Mesmo em bairros nobres, União tem dificuldade em vender terrenos

Em um dos lugares mais nobres da cidade de São Paulo, a história de um terreno da União sintetiza a difícil tarefa de vender ativos do governo federal
 (Eduardo Frazão/Exame)
(Eduardo Frazão/Exame)
Carla Aranha
Carla Aranha

Publicado em 03/12/2020 às 05:52.

Última atualização em 14/12/2020 às 18:44.

Nas redondezas das avenidas Juscelino Kubitschek e Chedid Jafet, no Itaim Bibi, bairro nobre de São Paulo, há várias facetas do lado mais próspero da capital paulista. Ali, fica o shopping JK Iguatemi, um dos mais sofisticados templos do consumo da cidade, onde há marcas como Chanel e Prada. A área é repleta de sedes de bancos, multinacionais e gestoras de investimento. Mas ali, perto de tanto luxo e poder, há sinais do descaso com o dinheiro público.

Dois terrenos que somam 17.000 metros, um de frente para o outro, pertencem ao governo federal. Ambos são cercados por muros e grades, o que disfarça o mato alto que toma conta e os sinais de abandono numa região em que o metro quadrado chega facilmente a 11.000 reais. Estima-se que os dois terrenos valham juntos mais de 1 bilhão de reais.

A União possui cerca de 750.000 imóveis em todo o país ­— grande parte inutilizada, invadida ou simplesmente explorada comercialmente de forma irregular. No maior terreno do Itaim Bibi, com 9.120 metros quadrados, uma placa antiga conta um dos mais recentes capítulos da história do lugar: “Atenção: entrada somente mensalistas e avulsos”, diz o letreiro no muro com o logotipo da Perto Parking Estacionamento, usuá­rio que, segundo o Ministério da Economia, administra os imóveis da União e ocupa ilegalmente o espaço. A Caixa entrou com uma ação de reintegração de posse e aguarda o resultado.
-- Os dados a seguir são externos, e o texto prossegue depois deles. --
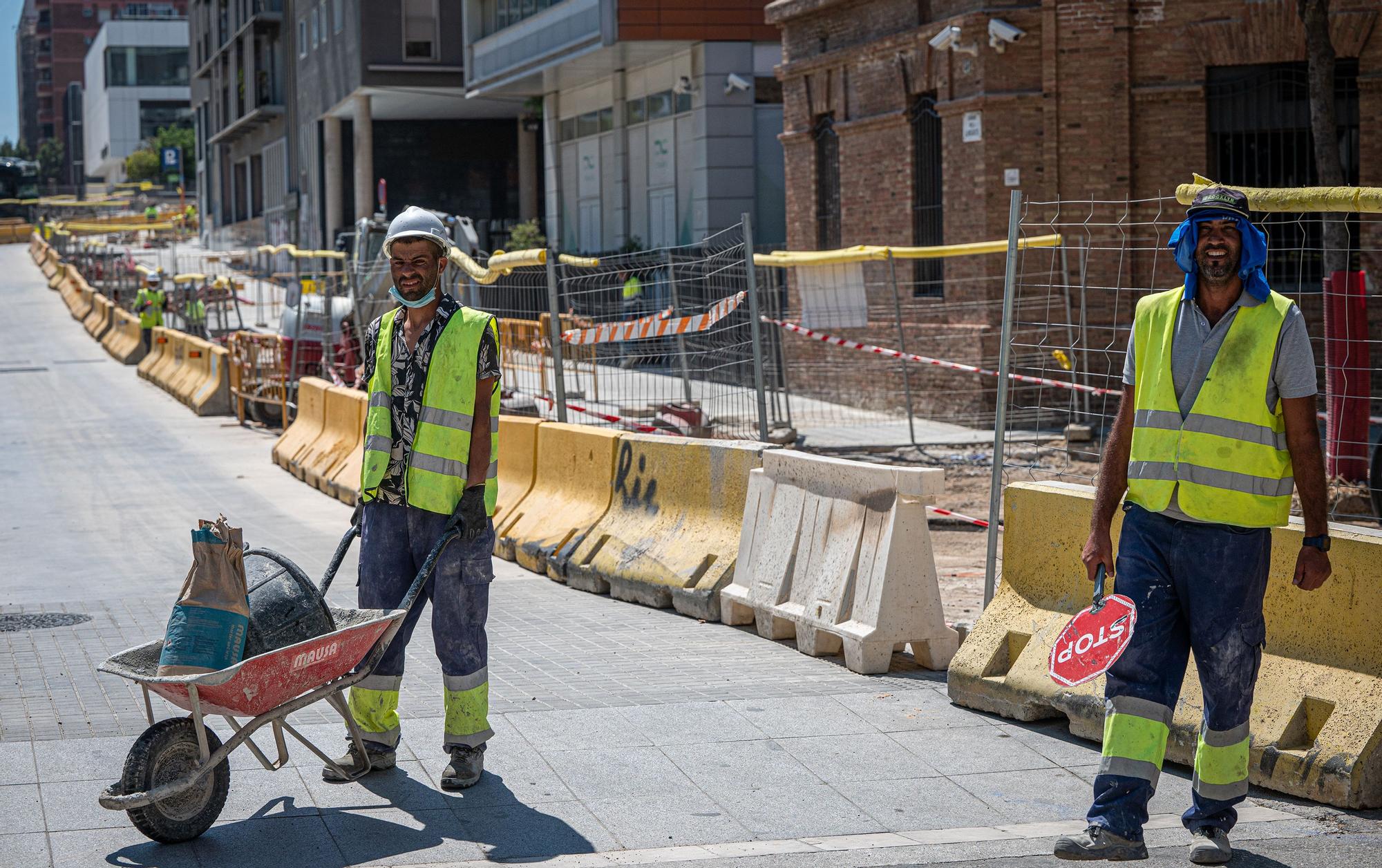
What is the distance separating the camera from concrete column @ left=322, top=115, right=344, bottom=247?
52062 millimetres

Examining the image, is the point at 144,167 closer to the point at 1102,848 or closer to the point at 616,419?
the point at 616,419

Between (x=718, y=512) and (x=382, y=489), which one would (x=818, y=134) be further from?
(x=382, y=489)

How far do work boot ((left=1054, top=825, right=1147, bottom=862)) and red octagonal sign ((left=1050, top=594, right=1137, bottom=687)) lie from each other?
1.57 feet

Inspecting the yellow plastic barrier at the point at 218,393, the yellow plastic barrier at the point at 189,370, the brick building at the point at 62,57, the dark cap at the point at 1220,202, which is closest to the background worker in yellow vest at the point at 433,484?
the dark cap at the point at 1220,202

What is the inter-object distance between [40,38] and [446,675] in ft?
588

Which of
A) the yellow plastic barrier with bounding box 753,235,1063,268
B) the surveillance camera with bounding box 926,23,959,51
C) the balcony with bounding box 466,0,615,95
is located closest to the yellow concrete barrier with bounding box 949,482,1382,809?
the yellow plastic barrier with bounding box 753,235,1063,268

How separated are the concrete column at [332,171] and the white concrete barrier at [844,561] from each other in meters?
45.1

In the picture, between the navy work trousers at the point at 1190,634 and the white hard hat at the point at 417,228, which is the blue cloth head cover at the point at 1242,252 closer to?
the navy work trousers at the point at 1190,634

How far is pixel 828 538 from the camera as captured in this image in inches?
314

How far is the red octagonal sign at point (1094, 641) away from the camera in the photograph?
5.05 meters

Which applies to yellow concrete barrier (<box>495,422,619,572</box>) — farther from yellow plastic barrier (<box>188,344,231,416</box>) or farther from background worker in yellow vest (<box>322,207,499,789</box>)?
yellow plastic barrier (<box>188,344,231,416</box>)

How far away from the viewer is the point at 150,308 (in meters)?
33.7

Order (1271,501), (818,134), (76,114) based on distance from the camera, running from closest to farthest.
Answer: (1271,501)
(818,134)
(76,114)

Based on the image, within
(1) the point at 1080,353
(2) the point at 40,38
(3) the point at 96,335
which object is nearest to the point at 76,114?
(2) the point at 40,38
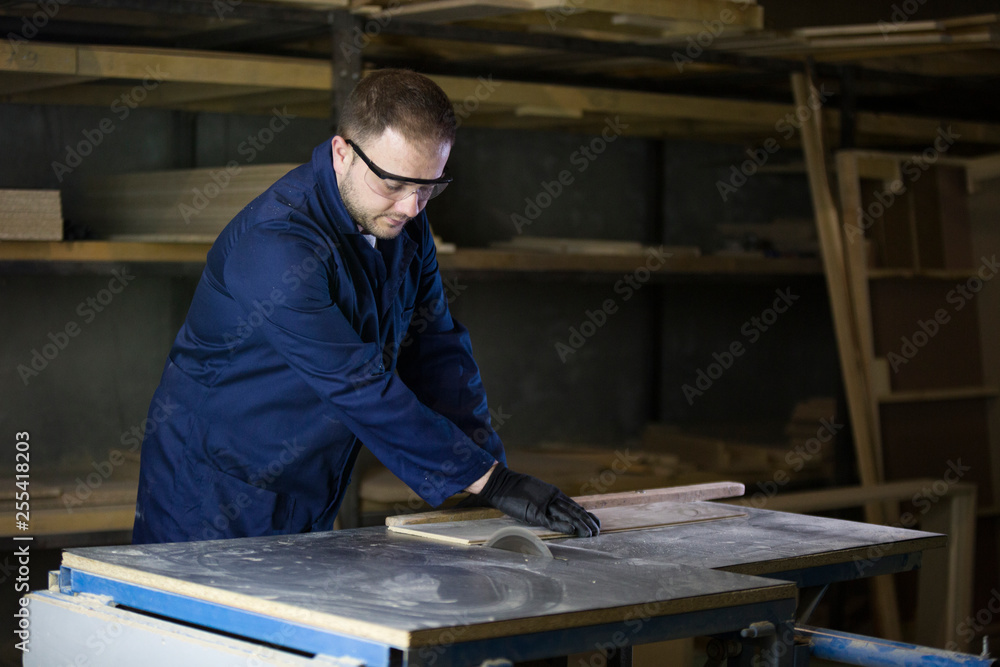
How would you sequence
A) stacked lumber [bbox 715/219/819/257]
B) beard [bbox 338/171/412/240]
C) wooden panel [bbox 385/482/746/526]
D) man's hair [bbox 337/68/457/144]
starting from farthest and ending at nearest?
stacked lumber [bbox 715/219/819/257] → wooden panel [bbox 385/482/746/526] → beard [bbox 338/171/412/240] → man's hair [bbox 337/68/457/144]

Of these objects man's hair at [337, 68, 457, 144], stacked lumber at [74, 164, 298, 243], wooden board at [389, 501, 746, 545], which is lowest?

“O que significa isso aqui?”, perguntou Diogo Mac Cord, secretário especial de Desestatização do Ministério da Economia, ao ver a placa do estacionamento, para os técnicos que participavam da visita que fez ao local na quinta-feira 12 de novembro, e a EXAME acompanhou. Os técnicos se entreolharam e prometeram tomar providências.

Mac Cord veio a São Paulo vistoriar imóveis da União que devem integrar o primeiro lote de venda. O ministro Paulo Guedes já afirmou que há potencial para levantar 1 trilhão de reais com a privatização de imóveis da União.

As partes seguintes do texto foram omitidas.